“I hear a lot of talk,” said Senate Foreign Relations Committee Chairman Bob Corker (R-Tenn.), when asked what he thought of the Saudis’ promise to commit troops.
Committee ranking member Ben Cardin (D-Md.) paused to consider his words when asked the same question. “We obviously will judge their commitment by what they deliver,” he said.
Corker and Cardin are two of about a dozen senators and two members of the House who spoke with Saudi Foreign Minister Adel al-Jubeir in Washington during a series of wide-ranging meetings, which homed in on the anti-ISIS campaign. That fight has reached a critical juncture, as the United States and Russia agreed Thursday to a halt in hostilities on the ground in Syria.

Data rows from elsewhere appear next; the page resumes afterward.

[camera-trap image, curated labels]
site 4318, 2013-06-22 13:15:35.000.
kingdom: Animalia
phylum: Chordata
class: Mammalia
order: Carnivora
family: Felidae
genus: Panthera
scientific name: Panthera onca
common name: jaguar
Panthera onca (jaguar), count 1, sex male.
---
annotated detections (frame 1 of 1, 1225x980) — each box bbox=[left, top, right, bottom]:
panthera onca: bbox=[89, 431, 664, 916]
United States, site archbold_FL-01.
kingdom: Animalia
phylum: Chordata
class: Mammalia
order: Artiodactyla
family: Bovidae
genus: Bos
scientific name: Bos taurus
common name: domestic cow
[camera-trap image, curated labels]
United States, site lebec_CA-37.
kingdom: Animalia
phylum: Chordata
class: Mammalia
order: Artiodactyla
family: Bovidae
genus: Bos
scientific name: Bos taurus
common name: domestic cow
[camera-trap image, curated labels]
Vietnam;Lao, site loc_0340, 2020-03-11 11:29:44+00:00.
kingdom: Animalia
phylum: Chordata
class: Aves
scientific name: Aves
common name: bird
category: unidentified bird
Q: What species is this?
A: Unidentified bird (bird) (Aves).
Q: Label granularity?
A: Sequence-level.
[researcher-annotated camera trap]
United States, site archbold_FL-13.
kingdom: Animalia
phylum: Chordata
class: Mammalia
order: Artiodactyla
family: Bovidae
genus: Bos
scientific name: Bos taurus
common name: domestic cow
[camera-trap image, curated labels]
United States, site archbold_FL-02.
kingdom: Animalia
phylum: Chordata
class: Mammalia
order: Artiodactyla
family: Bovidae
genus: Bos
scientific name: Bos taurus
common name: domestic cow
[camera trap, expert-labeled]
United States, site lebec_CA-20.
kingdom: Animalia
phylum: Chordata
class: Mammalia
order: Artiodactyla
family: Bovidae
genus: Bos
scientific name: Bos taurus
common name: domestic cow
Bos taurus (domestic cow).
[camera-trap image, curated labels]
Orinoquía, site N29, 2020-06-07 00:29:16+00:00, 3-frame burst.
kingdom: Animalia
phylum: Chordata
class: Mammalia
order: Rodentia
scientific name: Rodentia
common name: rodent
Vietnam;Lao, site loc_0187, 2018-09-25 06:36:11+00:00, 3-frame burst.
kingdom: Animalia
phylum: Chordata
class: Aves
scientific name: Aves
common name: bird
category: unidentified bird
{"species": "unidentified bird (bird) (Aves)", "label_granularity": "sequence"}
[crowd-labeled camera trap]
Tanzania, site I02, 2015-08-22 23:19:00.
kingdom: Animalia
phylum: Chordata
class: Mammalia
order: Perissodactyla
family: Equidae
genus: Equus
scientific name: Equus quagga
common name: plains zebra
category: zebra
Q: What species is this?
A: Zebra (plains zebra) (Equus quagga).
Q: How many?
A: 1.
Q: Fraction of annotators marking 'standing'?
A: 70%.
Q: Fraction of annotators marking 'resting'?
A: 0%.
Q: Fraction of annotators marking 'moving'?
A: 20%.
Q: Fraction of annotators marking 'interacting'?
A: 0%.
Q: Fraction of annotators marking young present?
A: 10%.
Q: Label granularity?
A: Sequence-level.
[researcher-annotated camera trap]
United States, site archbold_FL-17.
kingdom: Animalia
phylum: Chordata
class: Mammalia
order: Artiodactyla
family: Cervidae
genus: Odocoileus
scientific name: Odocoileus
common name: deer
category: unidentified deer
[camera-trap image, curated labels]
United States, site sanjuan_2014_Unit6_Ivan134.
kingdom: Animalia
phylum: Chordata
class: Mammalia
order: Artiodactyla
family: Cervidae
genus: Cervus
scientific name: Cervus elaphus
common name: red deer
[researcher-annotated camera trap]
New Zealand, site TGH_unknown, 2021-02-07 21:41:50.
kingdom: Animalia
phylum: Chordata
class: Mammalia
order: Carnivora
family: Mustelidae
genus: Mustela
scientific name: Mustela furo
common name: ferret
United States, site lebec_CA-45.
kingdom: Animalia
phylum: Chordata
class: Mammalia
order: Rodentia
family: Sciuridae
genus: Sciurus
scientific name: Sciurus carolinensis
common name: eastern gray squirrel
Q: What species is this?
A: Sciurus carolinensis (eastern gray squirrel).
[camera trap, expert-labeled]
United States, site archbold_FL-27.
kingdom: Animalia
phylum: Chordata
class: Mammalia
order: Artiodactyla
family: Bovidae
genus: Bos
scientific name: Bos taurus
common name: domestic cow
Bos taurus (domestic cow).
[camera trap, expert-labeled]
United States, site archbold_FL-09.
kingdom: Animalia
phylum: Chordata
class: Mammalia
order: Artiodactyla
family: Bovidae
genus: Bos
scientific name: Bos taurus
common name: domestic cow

“We said that if the U.S.-led coalition is going to send ground troops into Syria, we are prepared to send special forces, so now we are waiting to see what the plan looks like,” Jubeir said in an interview this week. “But we have said yes, we’re prepared to provide special forces as part of the ground operations in Syria.”
Pentagon officials were particularly encouraged by the Saudi vow. The influential regional powerhouse’s troop commitments are potentially critical to bringing other Arab nations still on the fence on board.
In the last several weeks, Russian airstrikes have cut off key opposition supply lines and enabled an advance by pro-government forces, who now have the city of Aleppo under siege. Brett McGurk, the U.S. special envoy for the counter-ISIS movement, told House lawmakers Wednesday that Russia’s campaign was having “a detrimental effect” on the fight against ISIS.
Late Thursday, the United States and Russia agreed to a “cessation of hostilities” to get humanitarian aid to besieged areas to begin within the next week. It’s unclear whether allies on the ground will observe it.
The announcement came after coalition partner nations gathered in Brussels to hear Defense Secretary Ashton Carter outline the U.S. strategy. U.S. officials hoped the nations would agree to enhance their commitment to the cause.
But in Congress, many wondered why the Saudi regime was hinging its resources on the United States making the first move.
“I don’t know why the U.S. has to make the first move on the chessboard,” said Sen. Tim Kaine (D-Va.), who also met with Jubeir. “Whose region is this? And who has the principal responsibility with it? We want to be partners with nations in the region tackling their own terrorist threat, but the notion they will be producing only if we play the leadership role – it kind of makes me question, how did that get to be?”
Congress is currently grappling with questions of its own about the fight against ISIS – with the answers often breaking down along partisan lines. Kaine, one of the chief advocates for Congress to pass a new authorization for use of military force to fight ISIS, opposes broad expansion of U.S. ground forces in Syria and Iraq.
However, Sen. John McCain (R-Ariz.), who has already urged the United States to commit thousands of ground troops to the anti-ISIS campaign in Syria, sees no problem with the Saudis wishing to see if the United States will commit more of its own forces.
“We’d have to do something in concert with them — not first, not last, but with them,” McCain said.
Saudi Arabia’s commitment is potentially pivotal in securing the help of other nations, but recent congressional testimony from top intelligence officials shed some uncertainty on how strategically important the Saudi forces would be to the ISIS fight – especially at a time when they are committing significant resources to an ongoing war in Yemen. Saudi Arabia and the United Arab Emirates already pulled back on their participation in the anti-ISIS coalition’s air campaign in Syria as the fighting in Yemen intensified.
“I do not assess that the Saudi ground forces would have the capacity to take this fight on,” Marine Lt. Gen. Vincent Stewart, director of the Defense Intelligence Agency, told Armed Services Committee senators on Tuesday. “I think the idea is, how do you get more U.S. skin in the game?”
For many Republican senators, pushing the administration to commit more resources to an anti-ISIS strategy is something they want to see happen anyway.
“They’re not going to do something unless we’re doing it, but they will pull their weight in what we decide the coalition should do,” said Senate Intelligence Committee Chairman Richard Burr (R-N.C.). “I think what they said was a diplomatic way of saying when you get a strategy, we’ll participate.”